The reality is that surcharges on bags reduce their use and encourage consumers to shift to reusable alternatives, and this has been proven over and over in countries as diverse as Ireland and China, with demonstrable and measurable results. It's good policy and it helps the triple bottom line of people, planet AND profits as consumers benefit from retailers subsidizing the purchase of branded reusable bags (which they carry in competitors stores, it should be noted), reduced resource consumption and a cleaner planet... and retailers get a new revenue source from branded merchandise.
The defeat of good policy at the expense of reason is nothing new to retail. After all, we've seen some pretty divergent and contradictory positions on the healthcare reform debate coming from the industry:
- Wal-Mart urges an employer mandate to cover the uninsured...
- ... to which the National Retail Federation responds "um... over our dead body"...

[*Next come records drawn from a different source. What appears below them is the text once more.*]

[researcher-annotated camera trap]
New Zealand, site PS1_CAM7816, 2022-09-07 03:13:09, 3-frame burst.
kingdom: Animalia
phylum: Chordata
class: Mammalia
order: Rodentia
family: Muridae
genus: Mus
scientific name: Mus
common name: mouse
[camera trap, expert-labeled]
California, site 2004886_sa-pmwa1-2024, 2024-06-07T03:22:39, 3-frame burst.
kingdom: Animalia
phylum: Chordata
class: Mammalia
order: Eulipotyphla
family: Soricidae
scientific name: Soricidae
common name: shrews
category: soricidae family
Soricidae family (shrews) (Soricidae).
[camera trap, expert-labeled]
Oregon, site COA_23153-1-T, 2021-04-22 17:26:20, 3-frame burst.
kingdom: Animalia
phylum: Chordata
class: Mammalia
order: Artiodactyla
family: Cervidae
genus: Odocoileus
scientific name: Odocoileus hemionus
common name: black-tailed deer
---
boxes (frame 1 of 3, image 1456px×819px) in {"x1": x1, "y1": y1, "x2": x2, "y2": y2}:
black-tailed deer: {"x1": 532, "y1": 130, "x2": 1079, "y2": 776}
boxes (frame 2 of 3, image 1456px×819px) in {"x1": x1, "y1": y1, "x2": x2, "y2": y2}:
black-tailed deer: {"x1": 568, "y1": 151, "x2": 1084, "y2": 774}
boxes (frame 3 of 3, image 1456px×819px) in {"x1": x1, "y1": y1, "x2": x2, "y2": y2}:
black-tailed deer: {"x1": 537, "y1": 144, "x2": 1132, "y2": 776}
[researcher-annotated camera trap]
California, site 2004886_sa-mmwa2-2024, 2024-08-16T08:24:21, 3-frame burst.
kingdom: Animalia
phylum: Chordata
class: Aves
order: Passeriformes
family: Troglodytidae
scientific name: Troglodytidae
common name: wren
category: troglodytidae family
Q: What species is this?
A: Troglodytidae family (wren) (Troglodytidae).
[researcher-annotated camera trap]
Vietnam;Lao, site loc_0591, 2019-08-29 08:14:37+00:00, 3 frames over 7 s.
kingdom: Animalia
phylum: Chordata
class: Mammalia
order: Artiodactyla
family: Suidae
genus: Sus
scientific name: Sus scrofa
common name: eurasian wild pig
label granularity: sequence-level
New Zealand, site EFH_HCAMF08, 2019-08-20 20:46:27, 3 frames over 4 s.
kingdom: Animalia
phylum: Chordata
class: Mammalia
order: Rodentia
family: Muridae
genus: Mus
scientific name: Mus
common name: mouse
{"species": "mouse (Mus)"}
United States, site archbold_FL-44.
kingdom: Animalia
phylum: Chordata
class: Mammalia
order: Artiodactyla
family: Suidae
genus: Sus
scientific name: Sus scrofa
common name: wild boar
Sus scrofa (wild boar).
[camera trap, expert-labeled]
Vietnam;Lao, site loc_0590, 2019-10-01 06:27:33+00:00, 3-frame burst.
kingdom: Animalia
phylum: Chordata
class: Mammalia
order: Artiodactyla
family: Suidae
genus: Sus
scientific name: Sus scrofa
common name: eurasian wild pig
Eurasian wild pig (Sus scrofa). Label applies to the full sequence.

- And Whole Foods CEO John Mackey (already under a bit of fire over faking blog posts regarding the company's acquisition of rival Wild Oats) went so far to the right in his arguments against "ObamaCare" that he sparked a boycott - not by a political group, but by Whole Foods shoppers.
Retailers looking to profit and grow in the coming decade need a new look at what it means to be "sustainable." The NRF needs to remember that every dollar the average shopper - or retail employee - has to spend on health care or insurance is a dollar less to spend in stores. Rather than blindly fighting tooth and nail against anything that MIGHT add a small cost to their bottom line, retailers need to find ways to make their strategies win for the triple bottom line: people, planet, and profit. It's not an either/or... and it is imperative.
And for any Seattleites thinking their image as a bastion of environmentalism might be tarnished by their love of the plastic bag (or love of the plastic bag maker's political donations...), fear not... Though Mexico City leads the way on banning plastic bags, you still have better traffic... at least in the HOV lanes.